The Supreme Court just told the federal government it can't strip your gun rights just because you smoke weed — and it wasn't even close. In a 9-0 ruling Thursday in United States v. Hemani, the Court held that the government violated the Second Amendment by prosecuting a Texas man under a federal statute banning firearm possession by unlawful users of controlled substances. The Constitution still means something, even when the bureaucrats wish it didn't.

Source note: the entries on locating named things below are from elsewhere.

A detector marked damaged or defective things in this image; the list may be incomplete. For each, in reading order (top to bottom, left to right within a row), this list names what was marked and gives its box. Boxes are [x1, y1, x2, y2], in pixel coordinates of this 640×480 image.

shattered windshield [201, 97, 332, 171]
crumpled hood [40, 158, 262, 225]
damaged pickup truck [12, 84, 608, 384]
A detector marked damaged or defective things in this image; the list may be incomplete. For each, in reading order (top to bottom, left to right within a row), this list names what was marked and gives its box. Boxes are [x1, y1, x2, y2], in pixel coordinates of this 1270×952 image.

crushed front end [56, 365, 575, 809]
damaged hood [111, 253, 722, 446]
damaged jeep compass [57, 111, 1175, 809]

This matters because 18 U.S.C. § 922(g)(3) wasn't some niche regulatory tool — it was a blunt instrument that let the feds disarm anyone they could label a "user" of illegal drugs, full stop. No proof of danger required. No showing of addiction or intoxication. Just the label, and your rights were gone — up to 15 years in prison and a lifetime firearms ban, as NBC News reported. That's the same law prosecutors used to nail Hunter Biden before his father pardoned him. The Daily Wire and National Review both noted the Biden connection; the Daily Caller buried it in favor of celebratory quotes from gun groups. The framing difference tells you something about who each outlet is really talking to.

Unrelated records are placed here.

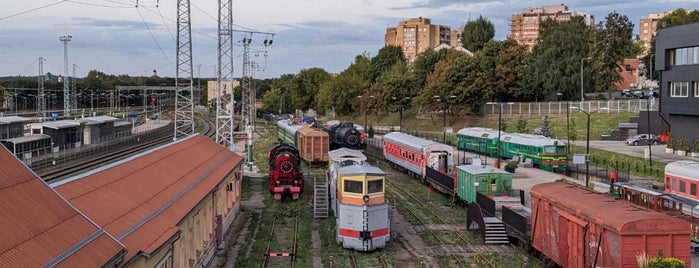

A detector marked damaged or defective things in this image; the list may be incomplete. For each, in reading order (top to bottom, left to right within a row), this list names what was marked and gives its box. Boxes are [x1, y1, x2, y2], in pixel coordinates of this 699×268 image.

rusty freight car [296, 127, 328, 163]
rusty freight car [532, 181, 692, 266]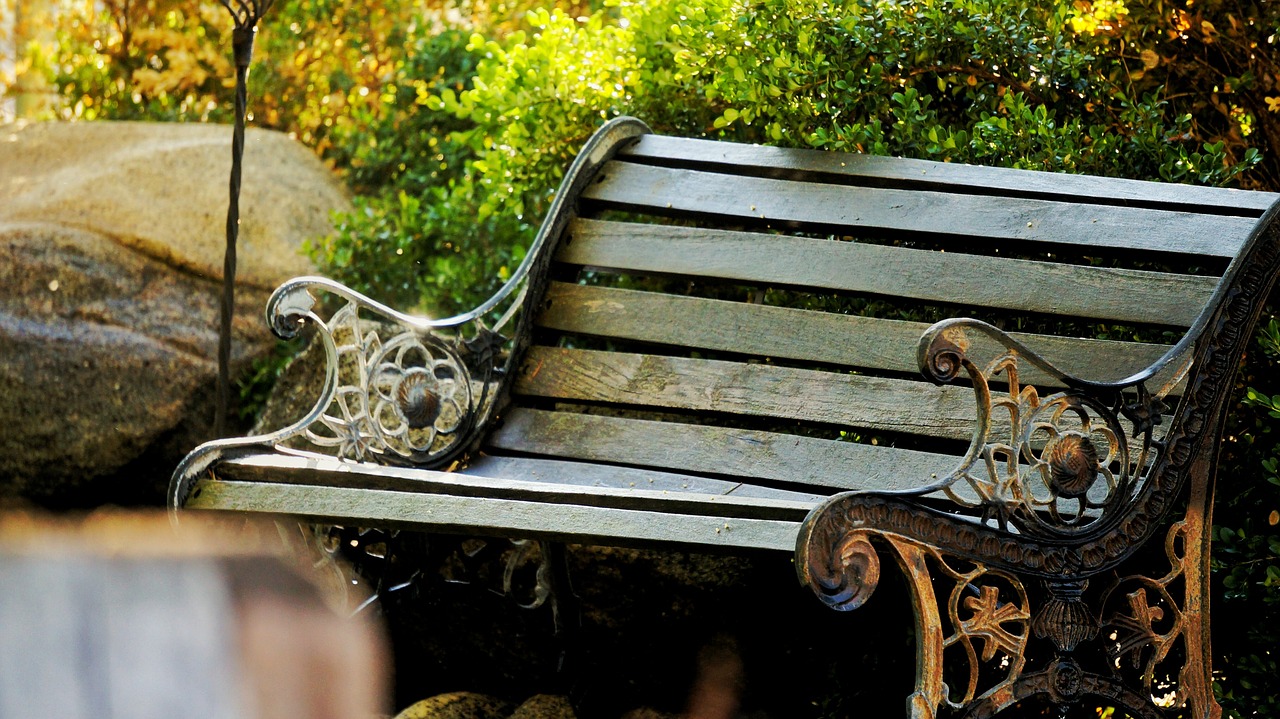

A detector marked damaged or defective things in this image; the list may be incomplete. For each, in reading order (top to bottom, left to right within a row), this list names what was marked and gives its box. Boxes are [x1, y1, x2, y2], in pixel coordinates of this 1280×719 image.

rusty iron frame [798, 204, 1280, 711]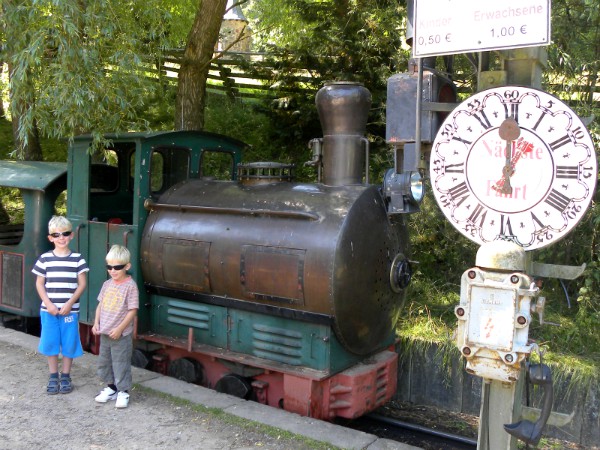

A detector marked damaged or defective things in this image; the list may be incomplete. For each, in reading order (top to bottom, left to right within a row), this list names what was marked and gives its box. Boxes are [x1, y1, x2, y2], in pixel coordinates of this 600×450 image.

rusty metal surface [142, 178, 408, 356]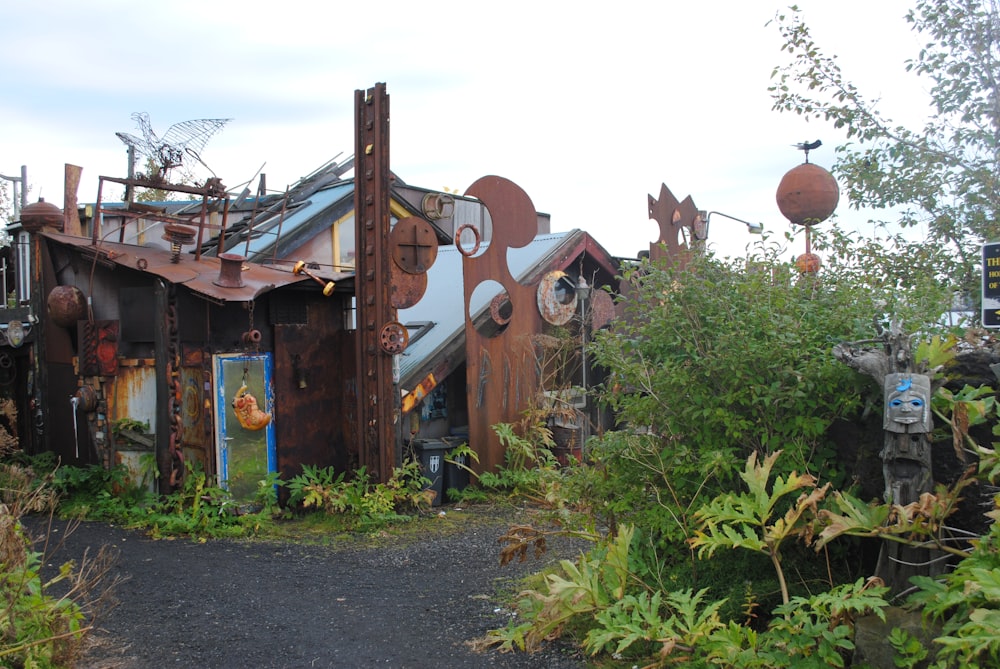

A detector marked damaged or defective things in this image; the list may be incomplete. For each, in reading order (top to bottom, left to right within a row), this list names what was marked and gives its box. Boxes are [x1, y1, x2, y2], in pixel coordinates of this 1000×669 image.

The case centered on Ali Hemani, a 27-year-old who admitted to smoking marijuana roughly every other day and kept a handgun for self-defense. The FBI found the gun during a terrorism investigation — then filed no terrorism charges against him, according to the Daily Caller. Instead, they hit him with the gun charge. That's the administrative state at work: when you can't make the real case, reach for the regulatory club.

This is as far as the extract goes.